Embedded Bias and the Data Journalist’s Role to Provide Clarity

  One key aspect that elicits the importance of data journalism is the role it has undertaken in society. One of the main functions of a journalist is to always question. And data, in the context of journalism, provides a substantiative resource that fills the void created when questioning whether something is credible or not. It provides a sense of rationality to the reader when the journalist makes a claim. However, it’s important to note that as data journalists, when you begin to work with data you are inherently using a tool rooted in bias– Culture, context and society are woven into data, whether recognized or not. And when presenting this data to the public, through a medium that is often perceived as unbiased, it is your responsibility to address this. The role of the data journalist in today’s society is to provide quantitative and qualitative evidence for any particular claim, and it is their responsibility to be inclusive as possible; particularly when addressing social issues.

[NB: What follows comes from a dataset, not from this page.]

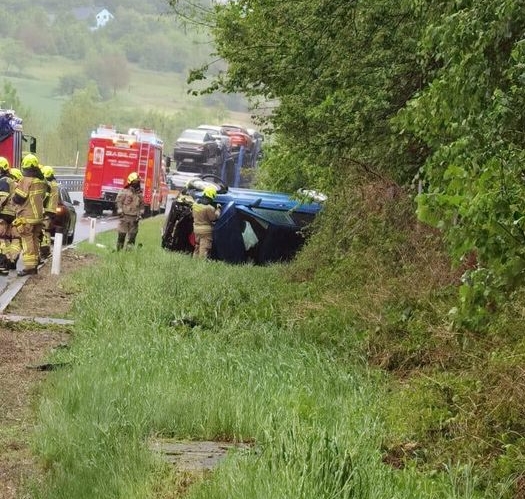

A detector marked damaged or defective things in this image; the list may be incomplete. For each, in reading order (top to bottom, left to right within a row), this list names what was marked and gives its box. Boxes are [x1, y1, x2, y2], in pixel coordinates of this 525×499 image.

overturned blue car [161, 174, 324, 264]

In Chapter 2 of Queer Data, Kevin Guyan supports this by quoting, “ …data collection processes… are productive and highly political practices though which (only) certain LGB(TI)Q populations are counted.” As a data journalist, it is important to recognized this, especially if you are covering topics concerning the community. It should be noted that simply recognizing this bias is not sufficient. Ethical factors of collection, awareness to gaps in the data, protecting at-risk communities from harm, advocating for inclusion within the dataset, are all contributing factors a data journalist should keep in mind. Failing to account for these only furthers the cultural paradigm that pushes these community to the fringes of the social spotlight.

This idea directly leads to what Criado-Perez describes in “Invisible Women: Data Bias in a World Designed for Men”. When we don’t address these “cultural norms” embedded into data, it is possible to create situations that directly harm individuals. Criado-Perez notes that in a 2016 paper there was “significantly higher transcription error rates for women than men.” Not addressing gender disparities has a significant impact on the livelihood of women. As a data journalist, if you were to use this paper, it’s your responsibility to uncover and address this disparity to prevent further “credibility” of that dataset. If you are not questioning the data, you are only doing half of your job as a data journalist.

Alex Howard highlights this concept in his talk, “Data Journalism in the Second Machine Age”. He states, “gathering, cleaning, organizing, analyzing, visualizing and publishing data to support the creation of acts in journalism.” If we use data left uncheck, we are not fulfilling our role as data journalists in modern society. It is the data journalists responsibility to account for any embedded bias, to ensure safe and fair use of data and the populations therein.